The Fifth Stage: Consolidation (950CE – 1258CE)
The stage of Consolidation lasted 300 years.
1258CE represents the time when Baghdad was sacked; when the Mongols captured
it and destroyed the Islamic libraries. This was a major turning point in
history, and represented the end of the Abbasid Dynasty.
The number of Islamic Schools of Thought dwindled until they reached the main four that we know of now. The Hanbali Madh’hab was a minor Madh’hab – and the main three at this time were the Maliki, Shafi’i, and Hanafi Madh'habs.
The common people came to understand that
Islam was limited to these four schools. The other schools were forgotten to the laymen and these four schools became entities in and of
themselves.
There was a rise in fabricated narrations to justify the existence of these four. It started in this period and got worse as time went on.
The scholars were labeled under the schools
they studied under. It became such a standard that no one even
questioned it.
The scholars began the practice of analyzing the rulings of their founding fathers, as the founding scholars analyzed the Qur’anic texts, Hadithic texts, and the rulings of the Sahabah to draw out principles. The scholars of this era no longer went back to the Qur’an and the Sunnah and the sayings of the companions, they went back to the people whom they designated as the founders of their schools, and went back to see what principles they could deduce from their rulings. They saw certain patterns of analysis which their scholars used and codified it, instead of going back to the Qur’an and Sunnah to make Ijtihad on a specific issue. It became “Ijtihad Madh’habi”.
They would not override the rulings of the
founding scholars. They rarely differed with the founding scholars with regards
to the Usool, but they may have differed with regards to the secondary principles.

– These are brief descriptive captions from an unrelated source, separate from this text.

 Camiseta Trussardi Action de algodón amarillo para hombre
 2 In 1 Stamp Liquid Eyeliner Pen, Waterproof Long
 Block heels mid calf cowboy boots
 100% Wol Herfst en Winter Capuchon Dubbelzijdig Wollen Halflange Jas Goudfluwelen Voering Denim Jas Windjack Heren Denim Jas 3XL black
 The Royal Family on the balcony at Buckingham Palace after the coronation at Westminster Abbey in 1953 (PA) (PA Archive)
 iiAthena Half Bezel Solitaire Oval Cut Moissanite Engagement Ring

We find the process of Ijtihad coming to a halt.
This was a mistake. Shari’ah is unchangeable
because it’s based on revelation but Fiqh is variable based on information.
That was a fundamental difference.
The scholars of this era were not going back
and varying the rulings of Fiqh by their earlier scholars, they built on
top of it, and considered it fixed like the Shari’ah itself.

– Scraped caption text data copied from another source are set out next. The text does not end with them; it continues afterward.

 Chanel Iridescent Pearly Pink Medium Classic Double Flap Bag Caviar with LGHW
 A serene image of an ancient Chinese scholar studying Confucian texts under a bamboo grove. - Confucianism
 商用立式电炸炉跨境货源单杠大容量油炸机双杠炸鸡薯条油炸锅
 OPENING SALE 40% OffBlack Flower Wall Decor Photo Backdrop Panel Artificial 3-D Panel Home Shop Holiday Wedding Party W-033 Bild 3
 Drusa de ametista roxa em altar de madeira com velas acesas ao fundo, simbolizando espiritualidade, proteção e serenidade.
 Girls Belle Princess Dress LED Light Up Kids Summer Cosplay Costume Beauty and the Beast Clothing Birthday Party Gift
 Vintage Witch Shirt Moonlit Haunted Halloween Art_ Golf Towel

Because they wouldn’t go back to the Qur’an
and Sunnah to make Ijtihad, their rulings only focused on the earlier scholars,
and basically focused on the principle of Tarjeeh.
We have different statements of a given
issue, because the earlier students didn’t have a problem with differing from
the founding scholars. What this later generation did, was rather than go
back to the sources and weigh these differences and choose what they considered
the right one, they would use the authentic narrations attributed to the founding
fathers and favour one over another among those early rulings. It would usually
be according to what the majority of the scholars of the madh’hab favoured.
Or a given scholar may have made two
statements, and they may go with his earlier statement, if more scholars
supported it, even if he stated that his later statement was more accurate based on
further evidence.
It was all within the confines of the
Mad’hab; Moulding and cleaning up what had already existed.
It made the process of establishing rulings a
lot of easier, because things were organized and streamlined. That was a good
development, but at the same time you’ve made the Madh’hab into a clear
separate entity. You’ve limited your whole view to a very narrow field.
The Madh’habs became so systematized that Fiqh as a science developed its own format of
presentation. And the Fiqh books developed a standard format which remains
until today.
The topics covered are according to the 5
pillars of Islam, and they wouldn’t go into Eeman because they left that for
Aqeedah. They start with Taharah, then Salah, then Fasting, then Zakaat, then
Hajj. Following that they would go to Nikah, then Talaq, then to Business
Transactions and close it off with Manners.
In this period, they would present all the
proofs in the chapter. But what the author would then do is systematically undermine
the arguments of the other Madh’habs and then establish why the opinion of his Madh’hab was in fact the correct opinion. He would do this at the cost of
evidence.
E.g. Raising the hands in prayer after the
beginning Takbir. This was strictly rejected by the Hanafi school.
If we look at the evidences, the Hadith pertaining to the raising of hands reached the level of Tawatur (its been narrated by so many companions it would be
impossible to agree that it’s a lie). The evidence is overwhelming. There is
also evidence, however, that you don’t have to raise your hands. This tells us that there were times when the Prophet raised his hands and times where he didn't. So it's okay not to do so. But the scholars of the Hanafi School in that period set about trying to
undermine the Hadiths of the raising of the hands. You’ll find attacks to the
narrators of these Hadiths. Some went as far as to say Bukhari was a Shafi’i.
You find them even bringing fabricated Hadiths to defend the non-raising of the
hand.
False narrations were invented to defend the Madh'habs, some going on to say that the
Prophet predicted the coming of these Madh'habs.
So there was a rise in comparative Fiqh texts, but it was done with a bias.